## WORK TO BE COMPLETED:
Rewrite the stretch from the line containing "Here are your" through the line containing "- x1=328, y1=175, x2=366, y2=241: white" as a numbered list, omitting any blank lines.

[BEGIN RECORD EXTRACTS]

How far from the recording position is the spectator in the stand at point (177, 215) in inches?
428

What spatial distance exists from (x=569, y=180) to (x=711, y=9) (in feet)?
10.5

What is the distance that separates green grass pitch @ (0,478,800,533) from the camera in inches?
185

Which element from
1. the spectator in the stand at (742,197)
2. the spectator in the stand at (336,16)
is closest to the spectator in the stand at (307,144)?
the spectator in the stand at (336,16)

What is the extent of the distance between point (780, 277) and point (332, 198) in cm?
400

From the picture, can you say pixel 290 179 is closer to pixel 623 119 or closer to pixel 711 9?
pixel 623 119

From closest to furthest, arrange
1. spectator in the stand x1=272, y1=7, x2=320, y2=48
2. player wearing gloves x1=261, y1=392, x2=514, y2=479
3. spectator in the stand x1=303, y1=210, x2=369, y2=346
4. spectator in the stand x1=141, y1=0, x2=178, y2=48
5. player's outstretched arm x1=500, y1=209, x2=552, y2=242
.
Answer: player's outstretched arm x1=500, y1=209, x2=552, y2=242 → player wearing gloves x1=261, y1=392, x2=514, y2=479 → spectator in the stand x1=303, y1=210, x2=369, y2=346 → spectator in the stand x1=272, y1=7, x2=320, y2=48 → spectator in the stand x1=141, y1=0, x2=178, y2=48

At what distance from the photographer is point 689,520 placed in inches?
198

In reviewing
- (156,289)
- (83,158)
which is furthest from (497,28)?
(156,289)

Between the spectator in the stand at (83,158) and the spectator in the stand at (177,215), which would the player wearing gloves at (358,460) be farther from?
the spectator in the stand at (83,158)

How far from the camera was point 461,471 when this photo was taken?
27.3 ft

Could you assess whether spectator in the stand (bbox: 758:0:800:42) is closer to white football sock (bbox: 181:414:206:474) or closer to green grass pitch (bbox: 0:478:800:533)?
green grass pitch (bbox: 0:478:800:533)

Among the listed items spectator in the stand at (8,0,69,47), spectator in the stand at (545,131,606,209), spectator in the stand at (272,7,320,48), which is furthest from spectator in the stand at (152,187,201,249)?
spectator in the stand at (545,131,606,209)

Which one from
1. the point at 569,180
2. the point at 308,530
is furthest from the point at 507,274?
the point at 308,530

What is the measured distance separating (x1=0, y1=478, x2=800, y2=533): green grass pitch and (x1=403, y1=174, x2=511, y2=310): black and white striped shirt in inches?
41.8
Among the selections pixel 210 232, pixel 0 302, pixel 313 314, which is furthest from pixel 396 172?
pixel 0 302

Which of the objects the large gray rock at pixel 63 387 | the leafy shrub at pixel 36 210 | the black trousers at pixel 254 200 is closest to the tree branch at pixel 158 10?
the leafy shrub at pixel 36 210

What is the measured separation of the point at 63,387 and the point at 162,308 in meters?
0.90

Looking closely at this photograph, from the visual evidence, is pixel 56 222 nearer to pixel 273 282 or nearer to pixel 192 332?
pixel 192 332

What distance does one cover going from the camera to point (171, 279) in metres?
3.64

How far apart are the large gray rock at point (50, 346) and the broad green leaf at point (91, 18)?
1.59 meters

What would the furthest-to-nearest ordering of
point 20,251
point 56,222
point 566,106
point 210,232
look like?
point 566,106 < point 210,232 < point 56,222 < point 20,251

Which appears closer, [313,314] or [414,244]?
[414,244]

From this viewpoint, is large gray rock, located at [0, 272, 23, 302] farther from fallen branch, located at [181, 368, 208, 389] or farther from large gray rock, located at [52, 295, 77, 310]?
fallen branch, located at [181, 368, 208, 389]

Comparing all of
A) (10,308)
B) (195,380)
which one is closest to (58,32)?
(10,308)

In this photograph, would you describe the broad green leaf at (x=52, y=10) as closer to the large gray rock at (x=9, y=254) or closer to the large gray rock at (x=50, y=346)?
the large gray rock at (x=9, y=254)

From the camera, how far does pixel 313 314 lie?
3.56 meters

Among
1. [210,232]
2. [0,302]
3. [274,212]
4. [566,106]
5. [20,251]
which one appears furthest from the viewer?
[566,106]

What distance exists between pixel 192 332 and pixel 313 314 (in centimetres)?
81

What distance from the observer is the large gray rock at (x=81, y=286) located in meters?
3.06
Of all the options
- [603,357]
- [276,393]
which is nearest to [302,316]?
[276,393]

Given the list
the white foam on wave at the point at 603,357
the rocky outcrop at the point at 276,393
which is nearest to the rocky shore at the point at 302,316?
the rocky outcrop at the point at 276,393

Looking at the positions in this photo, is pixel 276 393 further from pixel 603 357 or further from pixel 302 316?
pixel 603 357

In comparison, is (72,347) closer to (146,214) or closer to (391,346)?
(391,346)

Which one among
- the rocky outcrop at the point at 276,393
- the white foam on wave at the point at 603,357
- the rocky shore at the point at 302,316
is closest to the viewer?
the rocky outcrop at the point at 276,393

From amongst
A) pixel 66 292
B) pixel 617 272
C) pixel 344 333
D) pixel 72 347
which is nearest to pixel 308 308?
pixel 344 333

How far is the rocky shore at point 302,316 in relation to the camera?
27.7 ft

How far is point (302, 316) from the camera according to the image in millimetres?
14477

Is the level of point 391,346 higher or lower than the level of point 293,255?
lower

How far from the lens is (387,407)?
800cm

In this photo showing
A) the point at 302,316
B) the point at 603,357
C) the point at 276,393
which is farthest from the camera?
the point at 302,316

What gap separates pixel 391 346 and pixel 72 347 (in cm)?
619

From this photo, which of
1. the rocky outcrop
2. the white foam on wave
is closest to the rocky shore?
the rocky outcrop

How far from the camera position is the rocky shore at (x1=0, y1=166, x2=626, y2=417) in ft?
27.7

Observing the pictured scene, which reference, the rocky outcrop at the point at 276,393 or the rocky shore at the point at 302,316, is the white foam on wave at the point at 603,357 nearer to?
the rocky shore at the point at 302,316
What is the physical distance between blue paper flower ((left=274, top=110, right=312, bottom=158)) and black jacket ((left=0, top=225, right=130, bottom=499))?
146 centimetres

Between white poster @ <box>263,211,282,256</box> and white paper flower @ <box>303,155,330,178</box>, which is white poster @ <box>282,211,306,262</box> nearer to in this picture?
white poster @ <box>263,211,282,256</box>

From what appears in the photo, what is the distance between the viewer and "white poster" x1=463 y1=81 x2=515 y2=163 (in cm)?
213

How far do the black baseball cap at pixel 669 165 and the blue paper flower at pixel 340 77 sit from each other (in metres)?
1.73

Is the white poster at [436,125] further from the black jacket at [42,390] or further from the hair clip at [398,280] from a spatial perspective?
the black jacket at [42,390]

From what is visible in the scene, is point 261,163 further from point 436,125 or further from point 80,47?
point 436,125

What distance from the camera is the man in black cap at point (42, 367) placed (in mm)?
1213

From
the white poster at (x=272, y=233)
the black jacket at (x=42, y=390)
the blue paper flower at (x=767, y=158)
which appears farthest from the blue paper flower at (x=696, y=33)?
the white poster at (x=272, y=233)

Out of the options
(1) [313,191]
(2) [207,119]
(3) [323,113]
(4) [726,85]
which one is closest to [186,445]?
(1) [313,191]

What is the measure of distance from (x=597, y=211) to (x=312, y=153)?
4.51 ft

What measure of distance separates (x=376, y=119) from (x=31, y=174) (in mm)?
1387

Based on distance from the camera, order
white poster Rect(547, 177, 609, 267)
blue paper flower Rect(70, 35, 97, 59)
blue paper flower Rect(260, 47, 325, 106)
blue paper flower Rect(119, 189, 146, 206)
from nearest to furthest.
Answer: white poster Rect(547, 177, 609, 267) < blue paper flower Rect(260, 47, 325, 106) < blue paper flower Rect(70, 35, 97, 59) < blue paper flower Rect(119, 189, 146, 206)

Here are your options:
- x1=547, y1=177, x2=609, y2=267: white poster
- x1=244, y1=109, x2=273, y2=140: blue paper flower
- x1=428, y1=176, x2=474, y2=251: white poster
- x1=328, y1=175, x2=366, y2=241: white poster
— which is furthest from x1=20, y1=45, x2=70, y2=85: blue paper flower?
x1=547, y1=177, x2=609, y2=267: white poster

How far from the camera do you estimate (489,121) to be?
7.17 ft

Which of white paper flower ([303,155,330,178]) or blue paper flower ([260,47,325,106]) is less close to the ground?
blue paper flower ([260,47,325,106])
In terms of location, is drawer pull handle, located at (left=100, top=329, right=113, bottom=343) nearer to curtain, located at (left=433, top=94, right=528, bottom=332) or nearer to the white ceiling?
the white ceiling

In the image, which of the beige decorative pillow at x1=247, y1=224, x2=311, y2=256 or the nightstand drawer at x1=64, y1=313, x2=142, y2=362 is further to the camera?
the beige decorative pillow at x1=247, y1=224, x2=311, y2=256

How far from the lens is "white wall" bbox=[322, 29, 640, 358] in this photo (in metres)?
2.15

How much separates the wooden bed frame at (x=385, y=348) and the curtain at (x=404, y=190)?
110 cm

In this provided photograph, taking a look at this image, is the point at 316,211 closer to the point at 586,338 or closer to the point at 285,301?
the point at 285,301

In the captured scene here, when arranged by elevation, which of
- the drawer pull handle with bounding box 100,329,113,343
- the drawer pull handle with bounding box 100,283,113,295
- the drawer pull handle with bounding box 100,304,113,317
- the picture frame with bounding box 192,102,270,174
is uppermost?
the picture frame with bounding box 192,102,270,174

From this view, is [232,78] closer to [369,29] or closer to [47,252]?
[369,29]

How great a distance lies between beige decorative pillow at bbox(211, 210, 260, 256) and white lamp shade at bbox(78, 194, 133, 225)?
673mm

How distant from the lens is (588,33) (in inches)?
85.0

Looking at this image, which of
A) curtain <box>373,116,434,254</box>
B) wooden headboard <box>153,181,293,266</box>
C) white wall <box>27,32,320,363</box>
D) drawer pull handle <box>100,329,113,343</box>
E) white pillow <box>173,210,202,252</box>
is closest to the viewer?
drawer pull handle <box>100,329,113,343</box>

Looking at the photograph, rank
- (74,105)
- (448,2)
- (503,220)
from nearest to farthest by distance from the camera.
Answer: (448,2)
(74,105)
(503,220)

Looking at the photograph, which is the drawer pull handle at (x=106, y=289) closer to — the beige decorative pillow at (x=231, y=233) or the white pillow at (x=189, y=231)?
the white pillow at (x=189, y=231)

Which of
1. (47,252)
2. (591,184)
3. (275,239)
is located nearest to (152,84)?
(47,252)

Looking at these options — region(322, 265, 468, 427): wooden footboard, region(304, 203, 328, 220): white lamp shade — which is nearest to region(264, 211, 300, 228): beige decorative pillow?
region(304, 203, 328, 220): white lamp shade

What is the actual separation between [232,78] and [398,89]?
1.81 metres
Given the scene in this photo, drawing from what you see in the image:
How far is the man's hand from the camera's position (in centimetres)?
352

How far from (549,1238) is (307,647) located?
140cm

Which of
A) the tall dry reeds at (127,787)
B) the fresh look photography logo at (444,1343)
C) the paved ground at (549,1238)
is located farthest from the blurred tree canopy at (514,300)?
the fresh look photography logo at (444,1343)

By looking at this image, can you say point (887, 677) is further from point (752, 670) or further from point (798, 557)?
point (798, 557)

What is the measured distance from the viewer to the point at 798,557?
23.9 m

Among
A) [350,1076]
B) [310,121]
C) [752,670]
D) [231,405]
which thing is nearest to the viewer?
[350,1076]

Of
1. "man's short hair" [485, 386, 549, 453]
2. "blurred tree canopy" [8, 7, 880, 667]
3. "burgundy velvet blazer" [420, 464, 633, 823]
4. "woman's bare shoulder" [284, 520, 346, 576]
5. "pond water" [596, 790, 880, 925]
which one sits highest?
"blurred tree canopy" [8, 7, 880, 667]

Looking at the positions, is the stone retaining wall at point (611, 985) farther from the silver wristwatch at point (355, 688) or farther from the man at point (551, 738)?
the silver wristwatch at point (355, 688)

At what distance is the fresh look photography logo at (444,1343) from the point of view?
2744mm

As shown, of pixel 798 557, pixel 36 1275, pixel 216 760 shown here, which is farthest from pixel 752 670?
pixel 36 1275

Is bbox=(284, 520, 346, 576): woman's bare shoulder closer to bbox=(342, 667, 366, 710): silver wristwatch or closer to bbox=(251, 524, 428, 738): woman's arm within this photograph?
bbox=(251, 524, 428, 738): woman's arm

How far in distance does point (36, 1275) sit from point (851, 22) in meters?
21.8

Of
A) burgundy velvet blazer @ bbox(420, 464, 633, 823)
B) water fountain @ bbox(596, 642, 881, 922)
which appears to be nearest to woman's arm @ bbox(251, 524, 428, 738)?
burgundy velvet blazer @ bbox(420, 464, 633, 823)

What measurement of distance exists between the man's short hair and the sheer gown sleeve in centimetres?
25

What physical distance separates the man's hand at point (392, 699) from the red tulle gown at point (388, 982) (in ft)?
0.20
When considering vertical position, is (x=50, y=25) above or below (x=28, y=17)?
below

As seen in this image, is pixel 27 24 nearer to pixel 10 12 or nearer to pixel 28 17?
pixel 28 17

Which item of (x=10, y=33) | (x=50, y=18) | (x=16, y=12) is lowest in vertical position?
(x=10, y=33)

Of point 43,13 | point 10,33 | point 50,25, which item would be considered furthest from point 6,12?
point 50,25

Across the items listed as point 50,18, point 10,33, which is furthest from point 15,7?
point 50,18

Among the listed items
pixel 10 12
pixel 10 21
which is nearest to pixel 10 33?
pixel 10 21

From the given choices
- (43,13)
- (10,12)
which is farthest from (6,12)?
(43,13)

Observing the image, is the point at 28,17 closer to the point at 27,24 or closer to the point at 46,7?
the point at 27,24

[END RECORD EXTRACTS]

## CORRECT RESULT:
1. Here are your options:
2. - x1=547, y1=177, x2=609, y2=267: white poster
3. - x1=244, y1=109, x2=273, y2=140: blue paper flower
4. - x1=428, y1=176, x2=474, y2=251: white poster
5. - x1=328, y1=175, x2=366, y2=241: white poster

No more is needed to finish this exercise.